Thermodynamics of charged rotating black branes in Brans-Dicke theory with quadratic scalar field potential

TL;DR

This paper constructs and analyzes charged rotating black brane solutions in higher-dimensional Brans-Dicke theory with a quadratic scalar potential, revealing unique thermodynamic properties and horizon structures.

Contribution

It introduces new charged rotating black brane solutions in Brans-Dicke theory with a quadratic potential and studies their thermodynamics and horizon characteristics.

Findings

Solutions can be black branes, extremal, or naked singularities.

Thermodynamic quantities satisfy the first law.

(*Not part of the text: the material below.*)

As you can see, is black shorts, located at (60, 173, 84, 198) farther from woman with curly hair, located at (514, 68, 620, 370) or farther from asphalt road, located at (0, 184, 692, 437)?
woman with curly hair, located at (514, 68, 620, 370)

Entropy does not follow the area law.

Abstract

We construct a class of charged rotating solutions in $(n+1)$-dimensional Maxwell-Brans-Dicke theory with flat horizon in the presence of a quadratic potential and investigate their properties. These solutions are neither asymptotically flat nor (anti)-de Sitter. We find that these solutions can present black brane, with inner and outer event horizons, an extreme black brane or a naked singularity provided the parameters of the solutions are chosen suitably. We compute the finite Euclidean action through the use of counterterm method, and obtain the conserved and thermodynamic quantities by using the relation between the action and free energy in grand-canonical ensemble. We find that these quantities satisfy the first law of thermodynamics, and the entropy does not follow the area law.